* _How to complete this task_
After locating the line with "LONDON, ENGLAND - AUGUST" below, output it and each following line exactly, stopping after the line with "Inspired woman portrait.". No pictures.

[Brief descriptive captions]
• • • • •

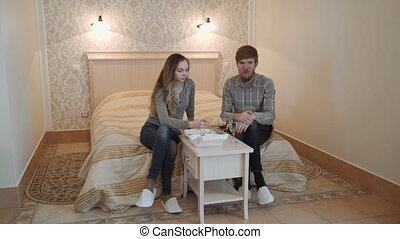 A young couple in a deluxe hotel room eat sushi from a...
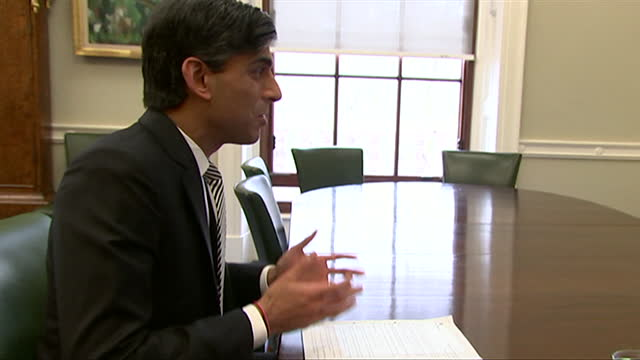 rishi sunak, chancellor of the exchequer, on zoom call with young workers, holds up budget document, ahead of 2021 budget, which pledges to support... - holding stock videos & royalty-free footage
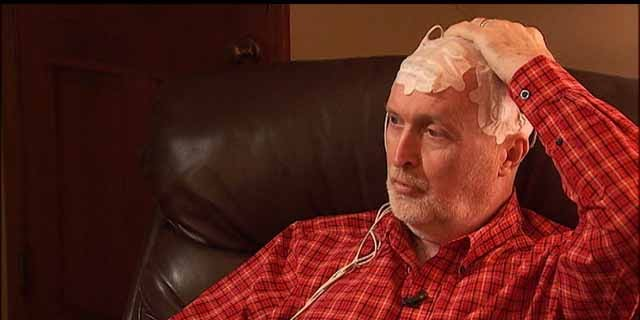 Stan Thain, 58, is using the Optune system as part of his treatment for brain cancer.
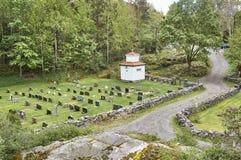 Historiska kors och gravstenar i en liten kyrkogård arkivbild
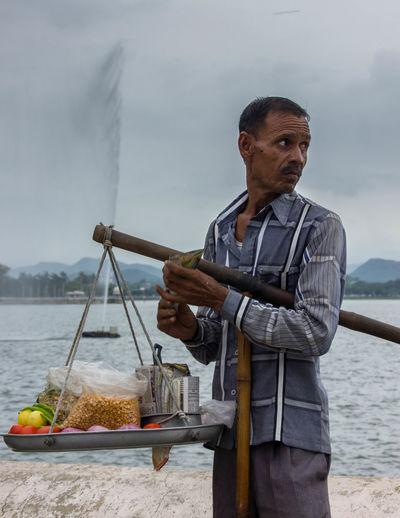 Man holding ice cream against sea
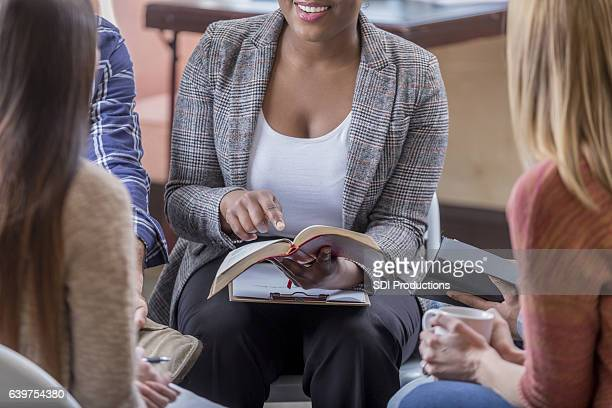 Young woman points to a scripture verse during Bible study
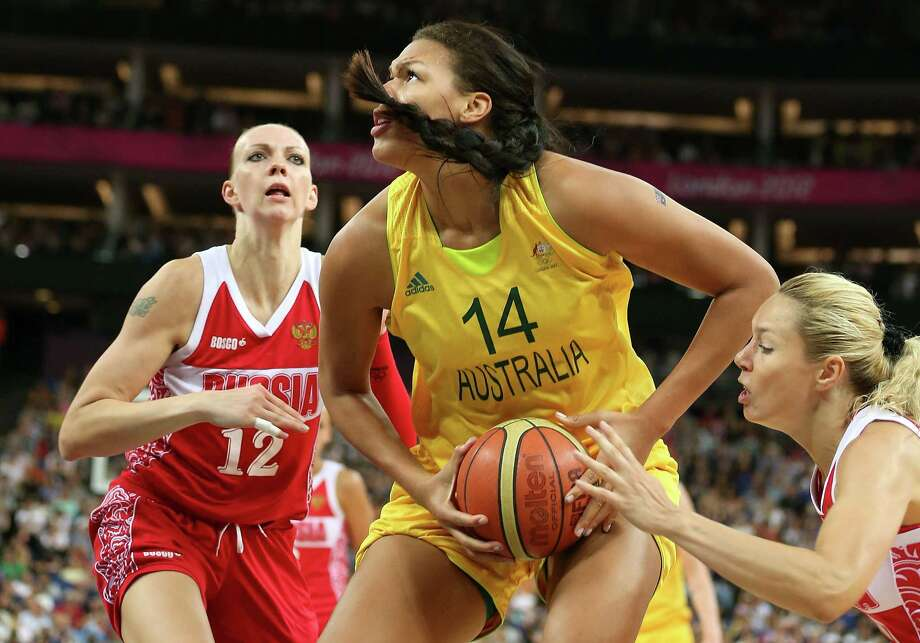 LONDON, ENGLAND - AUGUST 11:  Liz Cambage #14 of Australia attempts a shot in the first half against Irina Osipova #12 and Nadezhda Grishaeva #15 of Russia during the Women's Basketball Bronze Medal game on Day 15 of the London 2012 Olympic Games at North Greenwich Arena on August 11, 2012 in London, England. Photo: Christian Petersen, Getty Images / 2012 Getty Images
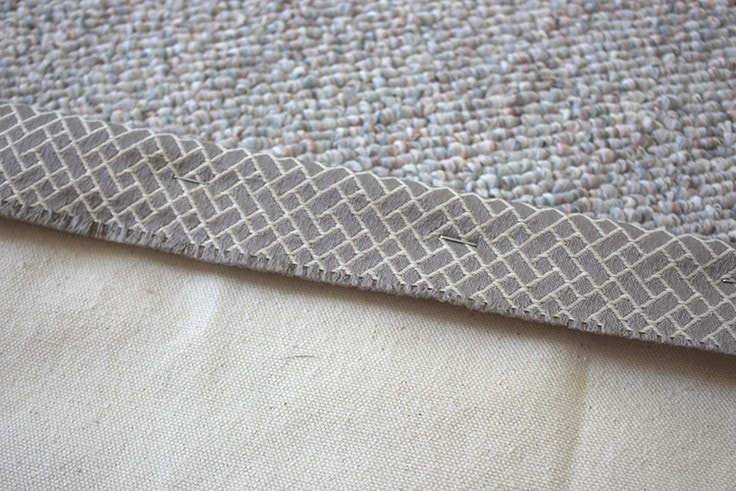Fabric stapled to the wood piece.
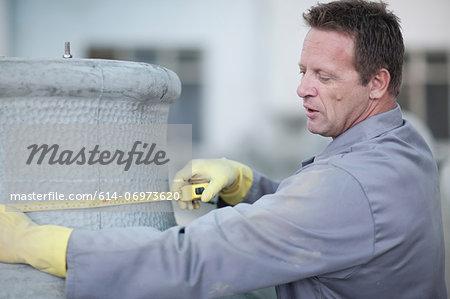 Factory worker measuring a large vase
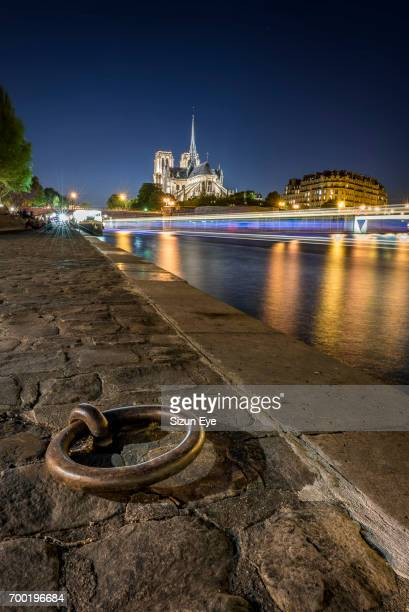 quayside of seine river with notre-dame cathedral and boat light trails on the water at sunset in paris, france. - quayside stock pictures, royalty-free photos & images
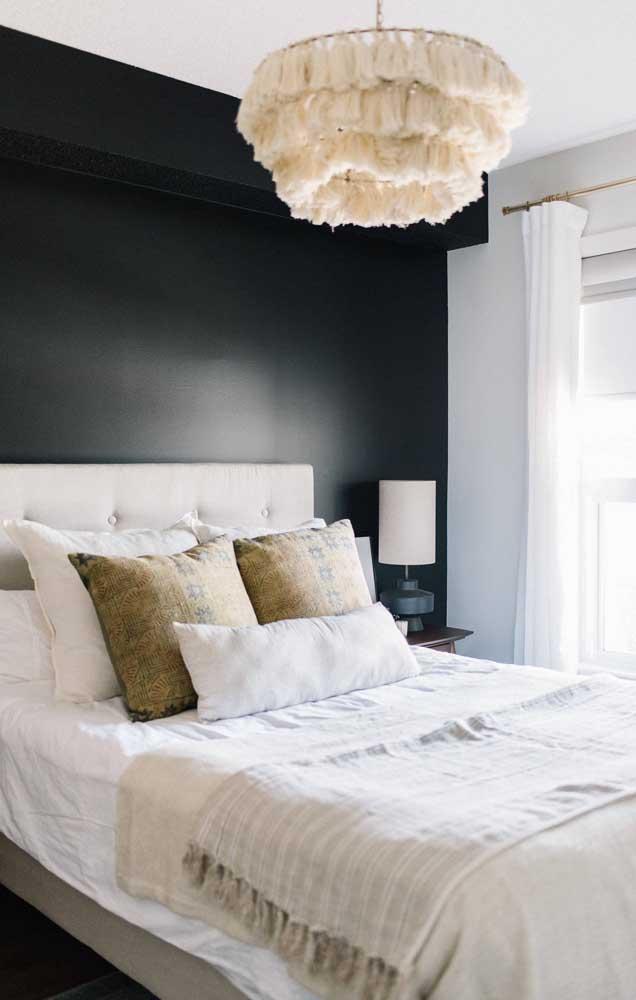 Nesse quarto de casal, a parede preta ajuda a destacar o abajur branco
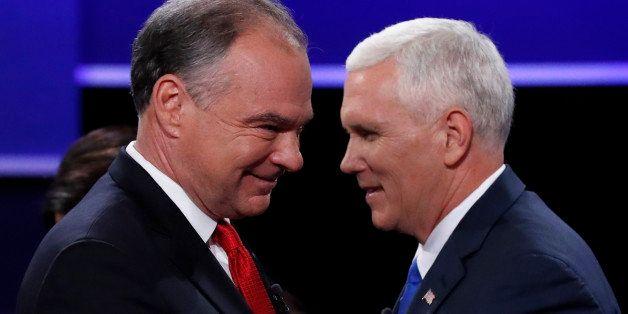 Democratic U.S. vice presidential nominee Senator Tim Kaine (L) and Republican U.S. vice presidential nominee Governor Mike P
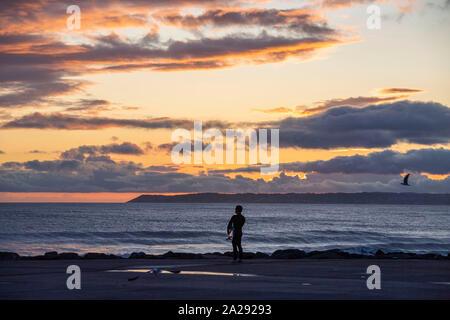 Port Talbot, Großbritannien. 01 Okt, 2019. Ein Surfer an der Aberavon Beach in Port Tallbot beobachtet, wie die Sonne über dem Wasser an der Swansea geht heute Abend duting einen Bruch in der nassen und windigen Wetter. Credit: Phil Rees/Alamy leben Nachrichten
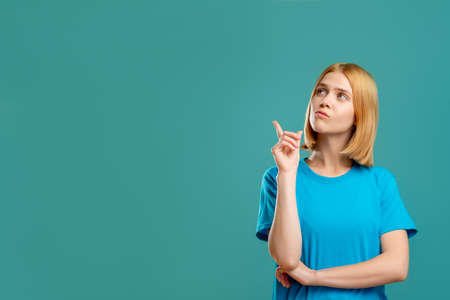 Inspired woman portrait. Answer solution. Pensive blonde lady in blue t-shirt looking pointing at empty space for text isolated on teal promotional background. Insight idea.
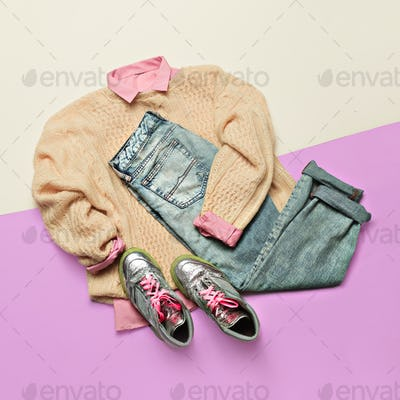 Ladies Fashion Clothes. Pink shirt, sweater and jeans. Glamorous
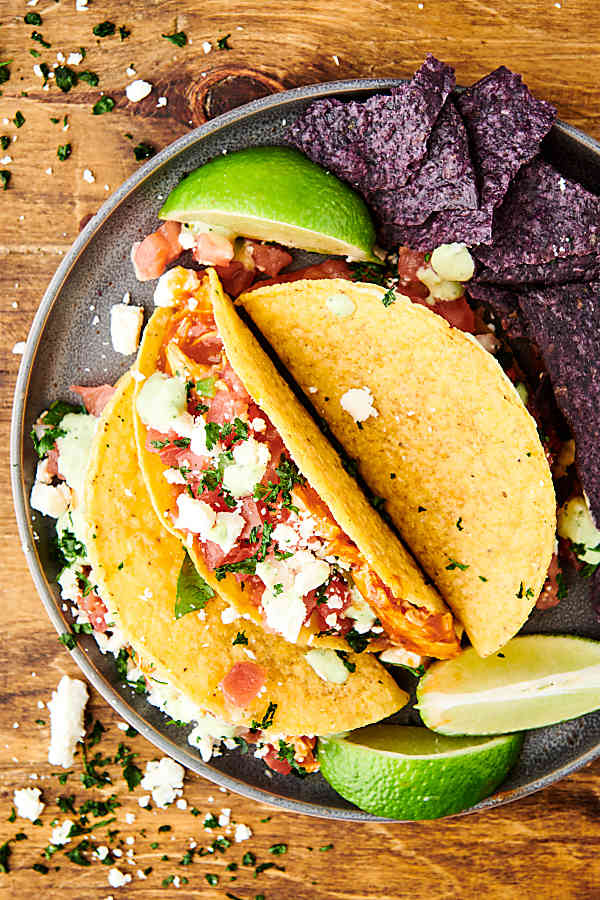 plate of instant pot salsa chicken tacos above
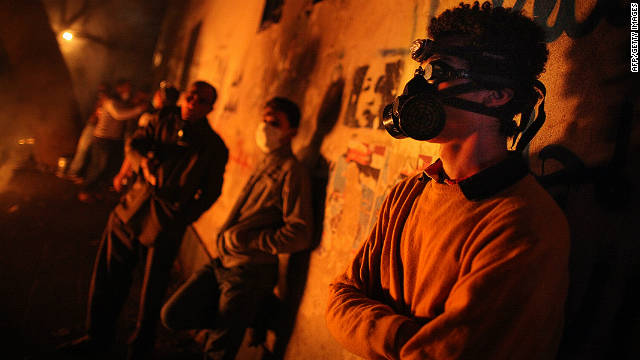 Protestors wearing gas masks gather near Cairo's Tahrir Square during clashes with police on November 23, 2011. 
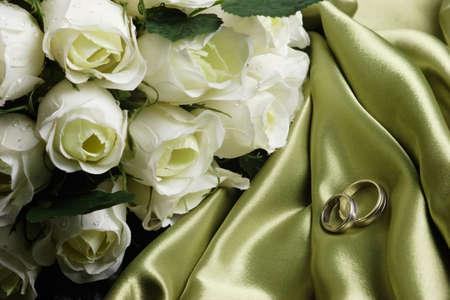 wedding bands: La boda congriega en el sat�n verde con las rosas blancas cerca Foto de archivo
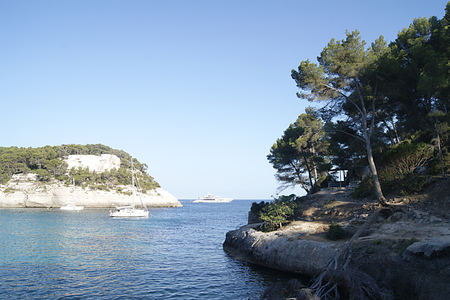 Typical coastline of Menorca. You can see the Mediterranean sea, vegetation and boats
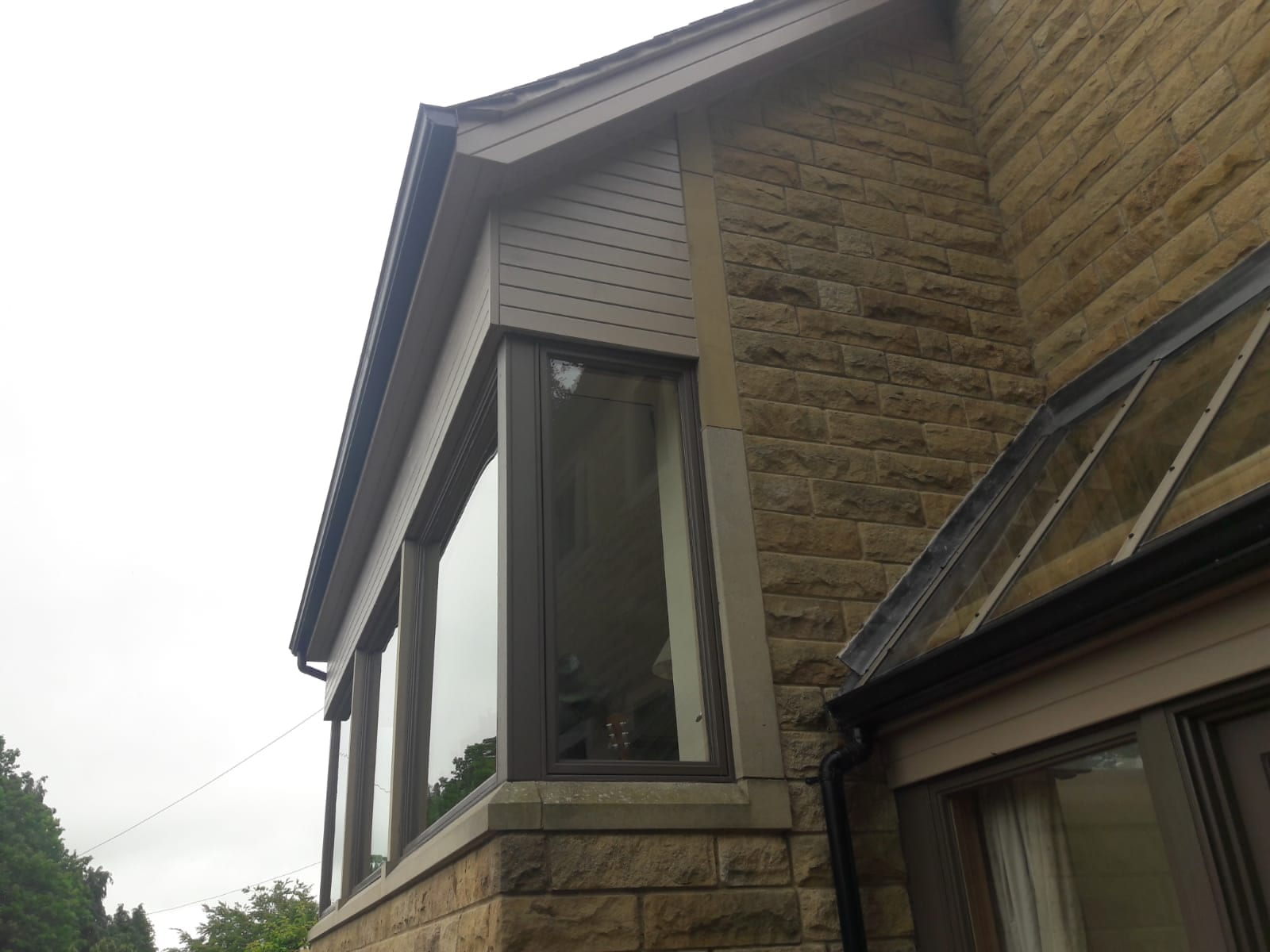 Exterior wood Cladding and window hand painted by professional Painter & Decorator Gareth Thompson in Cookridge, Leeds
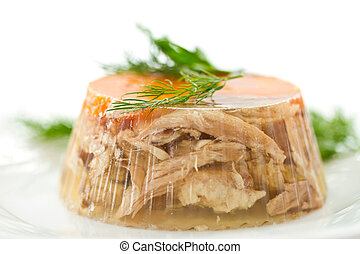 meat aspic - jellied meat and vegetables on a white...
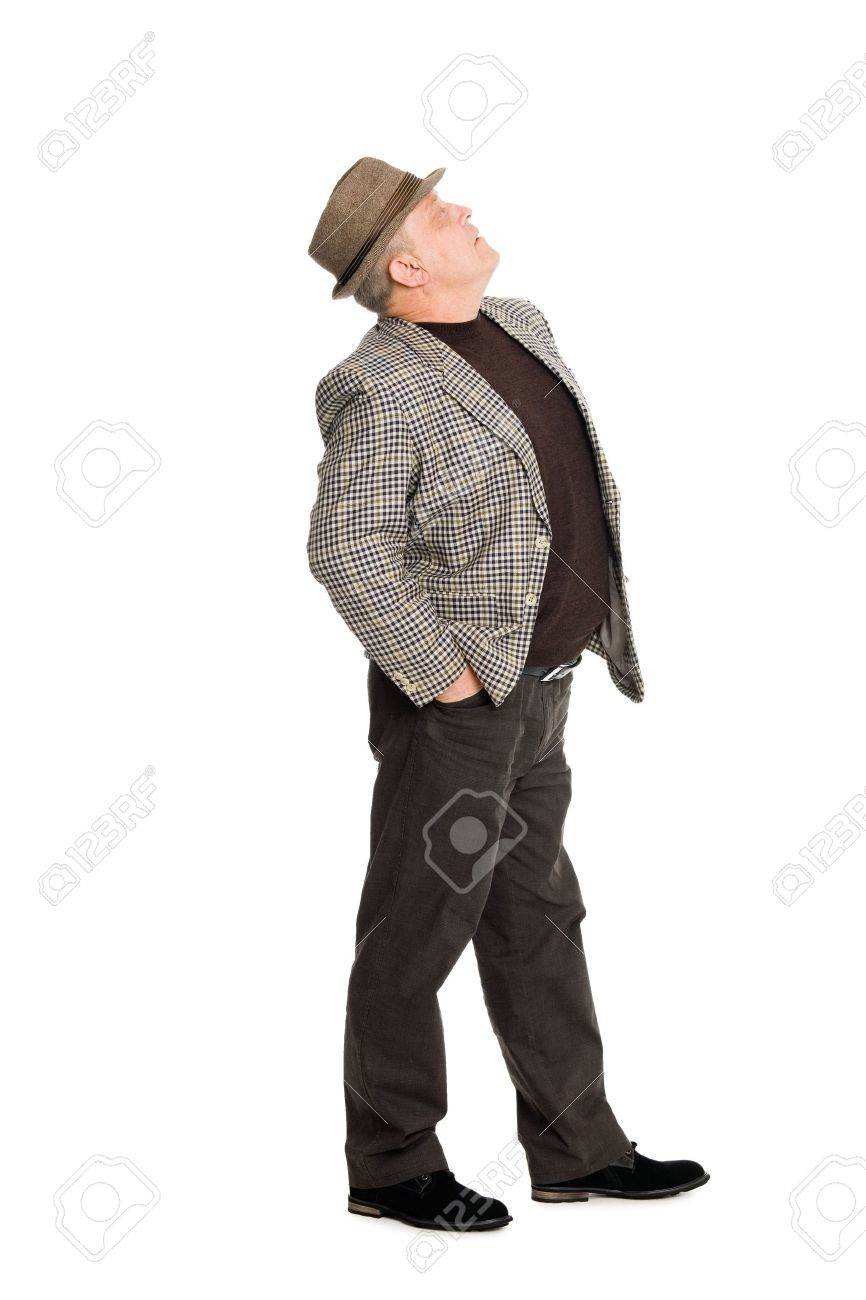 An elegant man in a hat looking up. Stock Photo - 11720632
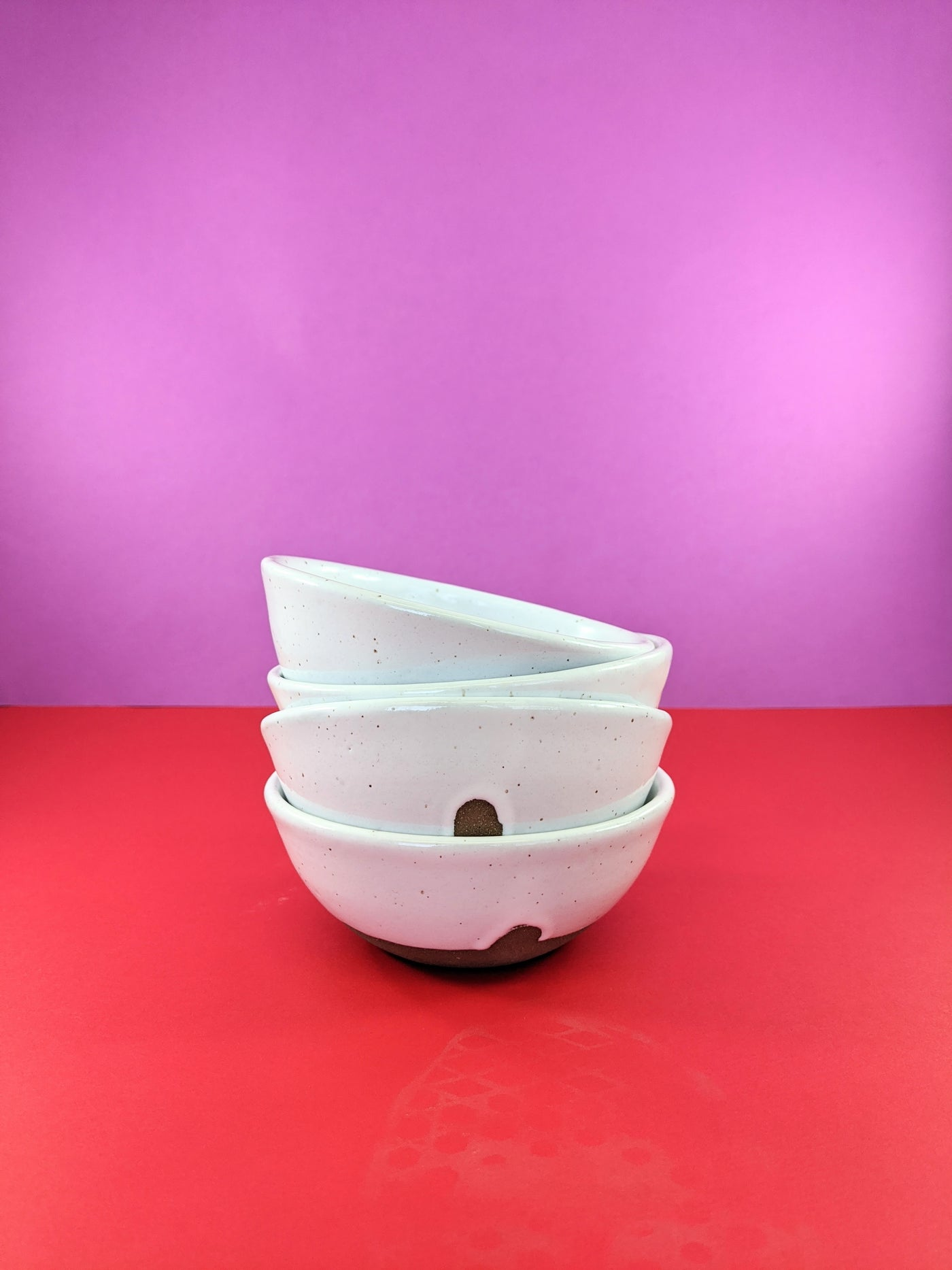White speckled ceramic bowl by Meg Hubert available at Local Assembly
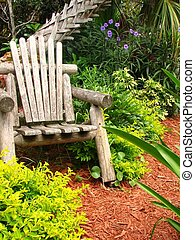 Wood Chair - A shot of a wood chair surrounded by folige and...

• • • • •

* _Written solution_
 LONDON, ENGLAND - AUGUST 11:  Liz Cambage #14 of Australia attempts a shot in the first half against Irina Osipova #12 and Nadezhda Grishaeva #15 of Russia during the Women's Basketball Bronze Medal game on Day 15 of the London 2012 Olympic Games at North Greenwich Arena on August 11, 2012 in London, England. Photo: Christian Petersen, Getty Images / 2012 Getty Images
Fabric stapled to the wood piece.
 Factory worker measuring a large vase
 quayside of seine river with notre-dame cathedral and boat light trails on the water at sunset in paris, france. - quayside stock pictures, royalty-free photos & images
 Nesse quarto de casal, a parede preta ajuda a destacar o abajur branco
 Democratic U.S. vice presidential nominee Senator Tim Kaine (L) and Republican U.S. vice presidential nominee Governor Mike P
 Port Talbot, Großbritannien. 01 Okt, 2019. Ein Surfer an der Aberavon Beach in Port Tallbot beobachtet, wie die Sonne über dem Wasser an der Swansea geht heute Abend duting einen Bruch in der nassen und windigen Wetter. Credit: Phil Rees/Alamy leben Nachrichten
 Inspired woman portrait. Answer solution. Pensive blonde lady in blue t-shirt looking pointing at empty space for text isolated on teal promotional background. Insight idea.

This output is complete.